–    Extreme Sports Jacket   –

Project description and aim

It is often inconvenient and unsafe to use smart devices when doing more extreme forms of sport such as skiing, ski diving or rock climbing. In these situations sometimes all the user can afford is a quick glance to check their speed or altitude. This can be the difference between win and loose or life and death. By designing a wearable LCD implemented into the forearm of a jacket, we aim to display data in a clear, easy to read manner not only for the user but for others to compare against. The jackets size allows us near unlimited freedom in terms of adding sensors and without the confines of a small smartwatch screen, we are able to allow the user to see data at a glance.

Our prototype jacket includes a 2.8″ LCD screen on the forearm and a GPS module attached at the chest between the inner and outer layers of the jacket. It displays GPS data in real time, including:

– Time and Date
– Latitude and Longitude
– Speed
– Altitude

 

Project Brief

Loads of different companies provide a variety of fitness trackers and other gear for people to find out more information about their bodies and habits (the “quantified self”). Most of these devices allow us to collect data and visualise it using spreadsheets and graphs. This project will aim to build a wearable with a difference; its primary focus will be to display the users’ health data on a wearable (t-shirt, bag, wristband) for all to see.

● **Supplied data**
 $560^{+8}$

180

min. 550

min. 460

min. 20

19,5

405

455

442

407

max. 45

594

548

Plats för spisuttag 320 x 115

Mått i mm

● **Activity**
Answer these questions about the Extreme Sports Jacket text:
1. Which sports does it name as examples of more extreme forms of sport?
2. Where on the prototype jacket is the GPS module attached?
3. Which wearables does the project brief list for displaying the users' health data?

● **Output of the task**
1. Skiing, ski diving and rock climbing.
2. At the chest, between the inner and outer layers of the jacket.
3. A t-shirt, a bag and a wristband.